◆ Written request: Copy out each of the following lines word for word.

◆ Provided information:
[start]

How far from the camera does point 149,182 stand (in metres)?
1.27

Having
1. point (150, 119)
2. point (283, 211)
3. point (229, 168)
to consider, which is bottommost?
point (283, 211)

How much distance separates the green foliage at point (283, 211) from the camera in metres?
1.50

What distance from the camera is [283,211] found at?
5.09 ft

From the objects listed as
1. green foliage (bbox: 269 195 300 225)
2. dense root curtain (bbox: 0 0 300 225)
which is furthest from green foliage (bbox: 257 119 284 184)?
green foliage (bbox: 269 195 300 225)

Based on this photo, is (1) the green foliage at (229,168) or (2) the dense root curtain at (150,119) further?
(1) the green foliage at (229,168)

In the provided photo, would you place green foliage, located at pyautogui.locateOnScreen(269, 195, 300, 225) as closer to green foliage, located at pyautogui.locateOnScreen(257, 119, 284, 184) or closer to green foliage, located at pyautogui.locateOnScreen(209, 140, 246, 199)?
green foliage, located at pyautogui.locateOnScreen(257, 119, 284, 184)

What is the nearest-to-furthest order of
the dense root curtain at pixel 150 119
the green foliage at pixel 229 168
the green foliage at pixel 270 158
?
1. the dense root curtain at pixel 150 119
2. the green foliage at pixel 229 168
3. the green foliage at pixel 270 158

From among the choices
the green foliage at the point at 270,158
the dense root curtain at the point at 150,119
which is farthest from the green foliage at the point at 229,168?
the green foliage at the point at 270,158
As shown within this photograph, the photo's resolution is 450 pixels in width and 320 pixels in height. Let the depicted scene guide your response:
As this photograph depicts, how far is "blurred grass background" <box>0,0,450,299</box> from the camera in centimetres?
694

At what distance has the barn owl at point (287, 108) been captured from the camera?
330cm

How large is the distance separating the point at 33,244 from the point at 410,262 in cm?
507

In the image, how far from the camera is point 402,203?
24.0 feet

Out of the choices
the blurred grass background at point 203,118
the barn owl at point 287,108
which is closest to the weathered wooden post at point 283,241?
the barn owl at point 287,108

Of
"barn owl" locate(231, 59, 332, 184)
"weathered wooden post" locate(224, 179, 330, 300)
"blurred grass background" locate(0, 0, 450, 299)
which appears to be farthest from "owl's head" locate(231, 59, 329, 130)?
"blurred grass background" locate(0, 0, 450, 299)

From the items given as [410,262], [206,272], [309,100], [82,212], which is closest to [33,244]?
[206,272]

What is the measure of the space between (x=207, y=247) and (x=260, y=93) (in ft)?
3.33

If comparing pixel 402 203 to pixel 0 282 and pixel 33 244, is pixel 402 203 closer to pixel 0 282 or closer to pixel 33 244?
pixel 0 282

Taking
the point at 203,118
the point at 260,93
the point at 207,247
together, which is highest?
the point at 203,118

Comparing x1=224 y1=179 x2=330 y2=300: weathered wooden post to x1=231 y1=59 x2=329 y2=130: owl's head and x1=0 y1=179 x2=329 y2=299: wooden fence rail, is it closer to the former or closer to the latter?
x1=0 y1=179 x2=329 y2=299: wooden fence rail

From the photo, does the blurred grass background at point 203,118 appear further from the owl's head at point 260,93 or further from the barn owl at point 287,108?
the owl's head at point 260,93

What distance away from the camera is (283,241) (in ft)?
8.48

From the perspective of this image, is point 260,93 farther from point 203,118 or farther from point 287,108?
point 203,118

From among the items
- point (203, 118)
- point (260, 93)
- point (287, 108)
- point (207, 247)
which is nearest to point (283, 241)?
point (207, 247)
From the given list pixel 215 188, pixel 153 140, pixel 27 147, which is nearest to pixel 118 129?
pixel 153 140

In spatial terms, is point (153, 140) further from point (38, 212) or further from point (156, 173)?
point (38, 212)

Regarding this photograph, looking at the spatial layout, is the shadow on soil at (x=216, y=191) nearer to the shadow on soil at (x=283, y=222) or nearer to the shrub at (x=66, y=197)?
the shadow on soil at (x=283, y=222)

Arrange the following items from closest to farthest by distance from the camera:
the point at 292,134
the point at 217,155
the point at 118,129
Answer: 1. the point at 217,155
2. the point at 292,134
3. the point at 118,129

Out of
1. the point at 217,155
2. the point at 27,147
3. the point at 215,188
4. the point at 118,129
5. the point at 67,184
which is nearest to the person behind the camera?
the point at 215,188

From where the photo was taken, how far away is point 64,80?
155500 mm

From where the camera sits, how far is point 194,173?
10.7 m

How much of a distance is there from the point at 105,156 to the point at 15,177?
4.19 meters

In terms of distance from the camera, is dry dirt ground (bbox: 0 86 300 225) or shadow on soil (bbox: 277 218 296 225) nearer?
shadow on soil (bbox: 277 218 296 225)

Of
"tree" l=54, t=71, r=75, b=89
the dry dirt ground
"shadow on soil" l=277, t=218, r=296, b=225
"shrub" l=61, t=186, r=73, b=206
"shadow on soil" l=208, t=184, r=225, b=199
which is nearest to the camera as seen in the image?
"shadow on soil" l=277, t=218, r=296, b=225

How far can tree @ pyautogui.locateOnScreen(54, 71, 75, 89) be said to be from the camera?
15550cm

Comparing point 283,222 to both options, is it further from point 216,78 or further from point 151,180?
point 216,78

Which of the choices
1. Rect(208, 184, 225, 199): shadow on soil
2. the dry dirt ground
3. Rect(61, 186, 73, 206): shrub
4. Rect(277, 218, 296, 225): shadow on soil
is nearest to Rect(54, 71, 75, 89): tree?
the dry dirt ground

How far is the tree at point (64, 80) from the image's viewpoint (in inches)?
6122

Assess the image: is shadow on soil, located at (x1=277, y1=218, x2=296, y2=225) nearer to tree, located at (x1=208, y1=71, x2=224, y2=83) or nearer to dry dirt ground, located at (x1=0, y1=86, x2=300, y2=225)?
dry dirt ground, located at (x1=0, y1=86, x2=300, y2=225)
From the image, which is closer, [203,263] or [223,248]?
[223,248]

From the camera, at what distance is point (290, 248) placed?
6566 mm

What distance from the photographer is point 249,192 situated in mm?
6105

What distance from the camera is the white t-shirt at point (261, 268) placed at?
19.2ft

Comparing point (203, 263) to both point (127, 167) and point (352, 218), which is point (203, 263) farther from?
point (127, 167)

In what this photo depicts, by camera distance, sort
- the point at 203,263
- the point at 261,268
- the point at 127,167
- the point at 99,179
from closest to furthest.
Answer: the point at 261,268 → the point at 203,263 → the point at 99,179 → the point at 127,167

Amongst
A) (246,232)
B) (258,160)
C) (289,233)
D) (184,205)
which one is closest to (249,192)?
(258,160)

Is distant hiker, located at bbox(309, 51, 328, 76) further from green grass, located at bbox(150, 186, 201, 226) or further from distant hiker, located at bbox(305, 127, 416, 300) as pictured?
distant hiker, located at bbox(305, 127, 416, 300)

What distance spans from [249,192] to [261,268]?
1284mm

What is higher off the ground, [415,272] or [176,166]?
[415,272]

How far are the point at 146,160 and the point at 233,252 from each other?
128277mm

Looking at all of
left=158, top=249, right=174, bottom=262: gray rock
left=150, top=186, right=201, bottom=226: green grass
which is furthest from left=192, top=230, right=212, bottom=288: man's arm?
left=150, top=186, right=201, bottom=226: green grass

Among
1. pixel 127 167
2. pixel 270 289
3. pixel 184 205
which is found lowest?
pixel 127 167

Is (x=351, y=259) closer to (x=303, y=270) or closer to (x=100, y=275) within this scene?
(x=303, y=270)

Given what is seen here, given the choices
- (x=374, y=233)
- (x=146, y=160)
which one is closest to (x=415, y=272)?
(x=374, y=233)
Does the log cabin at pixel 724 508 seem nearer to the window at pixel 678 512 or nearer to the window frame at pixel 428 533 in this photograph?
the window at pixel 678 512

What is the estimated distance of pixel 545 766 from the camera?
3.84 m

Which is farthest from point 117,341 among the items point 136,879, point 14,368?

[end]

◆ Expected output:
How far from the camera does point 149,182 stand (in metres)?
1.27

Having
1. point (150, 119)
2. point (283, 211)
3. point (229, 168)
to consider, which is bottommost?
point (283, 211)

How much distance separates the green foliage at point (283, 211) from the camera in metres?
1.50

What distance from the camera is [283,211] found at?
5.09 ft

From the objects listed as
1. green foliage (bbox: 269 195 300 225)
2. dense root curtain (bbox: 0 0 300 225)
which is furthest from green foliage (bbox: 257 119 284 184)?
green foliage (bbox: 269 195 300 225)

Based on this photo, is (1) the green foliage at (229,168) or (2) the dense root curtain at (150,119) further?
(1) the green foliage at (229,168)

In the provided photo, would you place green foliage, located at pyautogui.locateOnScreen(269, 195, 300, 225) as closer to green foliage, located at pyautogui.locateOnScreen(257, 119, 284, 184) or closer to green foliage, located at pyautogui.locateOnScreen(209, 140, 246, 199)?
green foliage, located at pyautogui.locateOnScreen(257, 119, 284, 184)

What is the nearest-to-furthest order of
the dense root curtain at pixel 150 119
the green foliage at pixel 229 168
the green foliage at pixel 270 158
?
1. the dense root curtain at pixel 150 119
2. the green foliage at pixel 229 168
3. the green foliage at pixel 270 158

From among the choices
the green foliage at the point at 270,158
the dense root curtain at the point at 150,119
which is farthest from the green foliage at the point at 229,168?
the green foliage at the point at 270,158
As shown within this photograph, the photo's resolution is 450 pixels in width and 320 pixels in height. Let the depicted scene guide your response:
As this photograph depicts, how far is "blurred grass background" <box>0,0,450,299</box> from the camera in centimetres?
694

At what distance has the barn owl at point (287, 108) been captured from the camera?
330cm

How large is the distance separating the point at 33,244 from the point at 410,262 in cm?
507

In the image, how far from the camera is point 402,203?
24.0 feet

Out of the choices
the blurred grass background at point 203,118
the barn owl at point 287,108
which is closest to the weathered wooden post at point 283,241?
the barn owl at point 287,108

Of
"barn owl" locate(231, 59, 332, 184)
"weathered wooden post" locate(224, 179, 330, 300)
"blurred grass background" locate(0, 0, 450, 299)
which appears to be farthest from "owl's head" locate(231, 59, 329, 130)?
"blurred grass background" locate(0, 0, 450, 299)

From the items given as [410,262], [206,272], [309,100], [82,212], which is closest to [33,244]?
[206,272]

What is the measure of the space between (x=207, y=247) and (x=260, y=93) (in ft)?
3.33

If comparing pixel 402 203 to pixel 0 282 and pixel 33 244, is pixel 402 203 closer to pixel 0 282 or closer to pixel 33 244?
pixel 0 282

Taking
the point at 203,118
the point at 260,93
the point at 207,247
together, which is highest?
the point at 203,118

Comparing x1=224 y1=179 x2=330 y2=300: weathered wooden post to x1=231 y1=59 x2=329 y2=130: owl's head and x1=0 y1=179 x2=329 y2=299: wooden fence rail, is it closer to the former or closer to the latter?
x1=0 y1=179 x2=329 y2=299: wooden fence rail

From the photo, does the blurred grass background at point 203,118 appear further from the owl's head at point 260,93 or further from the barn owl at point 287,108?
the owl's head at point 260,93

What distance away from the camera is (283,241) (in ft)?
8.48

From the perspective of this image, is point 260,93 farther from point 203,118 or farther from point 287,108?
point 203,118

From among the items
- point (203, 118)
- point (260, 93)
- point (287, 108)
- point (207, 247)
which is nearest to point (283, 241)?
point (207, 247)
From the given list pixel 215 188, pixel 153 140, pixel 27 147, which is nearest to pixel 118 129?
pixel 153 140

In spatial terms, is point (153, 140) further from point (38, 212) or further from point (156, 173)?
point (38, 212)

Regarding this photograph, looking at the spatial layout, is the shadow on soil at (x=216, y=191) nearer to the shadow on soil at (x=283, y=222) or nearer to the shrub at (x=66, y=197)?
the shadow on soil at (x=283, y=222)

Arrange the following items from closest to farthest by distance from the camera:
the point at 292,134
the point at 217,155
the point at 118,129
Answer: 1. the point at 217,155
2. the point at 292,134
3. the point at 118,129

Out of
1. the point at 217,155
2. the point at 27,147
3. the point at 215,188
4. the point at 118,129
5. the point at 67,184
which is nearest to the person behind the camera?
the point at 215,188

From where the photo was taken, how far away is point 64,80?
155500 mm

From where the camera sits, how far is point 194,173?
10.7 m

How much of a distance is there from the point at 105,156 to the point at 15,177?
4.19 meters

In terms of distance from the camera, is dry dirt ground (bbox: 0 86 300 225) or shadow on soil (bbox: 277 218 296 225) nearer?
shadow on soil (bbox: 277 218 296 225)

Of
"tree" l=54, t=71, r=75, b=89
the dry dirt ground
"shadow on soil" l=277, t=218, r=296, b=225
"shrub" l=61, t=186, r=73, b=206
"shadow on soil" l=208, t=184, r=225, b=199
which is nearest to the camera as seen in the image?
"shadow on soil" l=277, t=218, r=296, b=225

How far can tree @ pyautogui.locateOnScreen(54, 71, 75, 89) be said to be from the camera?
15550cm

Comparing point 283,222 to both options, is it further from point 216,78 or further from point 151,180?
point 216,78

Which of the choices
1. Rect(208, 184, 225, 199): shadow on soil
2. the dry dirt ground
3. Rect(61, 186, 73, 206): shrub
4. Rect(277, 218, 296, 225): shadow on soil
is nearest to Rect(54, 71, 75, 89): tree?
the dry dirt ground

How far is the tree at point (64, 80) from the image's viewpoint (in inches)?
6122

Assess the image: is shadow on soil, located at (x1=277, y1=218, x2=296, y2=225) nearer to tree, located at (x1=208, y1=71, x2=224, y2=83) or nearer to dry dirt ground, located at (x1=0, y1=86, x2=300, y2=225)?
dry dirt ground, located at (x1=0, y1=86, x2=300, y2=225)
From the image, which is closer, [203,263] or [223,248]?
[223,248]

From the camera, at what distance is point (290, 248) placed?
6566 mm

What distance from the photographer is point 249,192 situated in mm?
6105

What distance from the camera is the white t-shirt at point (261, 268) placed at?
19.2ft

Comparing point (203, 263) to both point (127, 167) and point (352, 218), which is point (203, 263) farther from?
point (127, 167)

In what this photo depicts, by camera distance, sort
- the point at 203,263
- the point at 261,268
- the point at 127,167
- the point at 99,179
from closest to furthest.
Answer: the point at 261,268 → the point at 203,263 → the point at 99,179 → the point at 127,167

Amongst
A) (246,232)
B) (258,160)
C) (289,233)
D) (184,205)
which one is closest to (249,192)?
(258,160)

Is distant hiker, located at bbox(309, 51, 328, 76) further from green grass, located at bbox(150, 186, 201, 226) or further from distant hiker, located at bbox(305, 127, 416, 300) as pictured?
distant hiker, located at bbox(305, 127, 416, 300)

What distance spans from [249,192] to [261,268]?
1284mm

What is higher off the ground, [415,272] or [176,166]?
[415,272]

How far are the point at 146,160 and the point at 233,252 from each other?
128277mm

Looking at all of
left=158, top=249, right=174, bottom=262: gray rock
left=150, top=186, right=201, bottom=226: green grass
which is furthest from left=192, top=230, right=212, bottom=288: man's arm?
left=150, top=186, right=201, bottom=226: green grass

Among
1. pixel 127 167
2. pixel 270 289
3. pixel 184 205
which is found lowest?
pixel 127 167

Is (x=351, y=259) closer to (x=303, y=270) or closer to (x=100, y=275) within this scene?
(x=303, y=270)

Given what is seen here, given the choices
- (x=374, y=233)
- (x=146, y=160)
which one is closest to (x=415, y=272)?
(x=374, y=233)
Does the log cabin at pixel 724 508 seem nearer to the window at pixel 678 512 or nearer to the window frame at pixel 428 533 in this photograph?
the window at pixel 678 512

What is the estimated distance of pixel 545 766 from the camera?
3.84 m

Which is farthest from point 117,341 among the items point 136,879, point 14,368?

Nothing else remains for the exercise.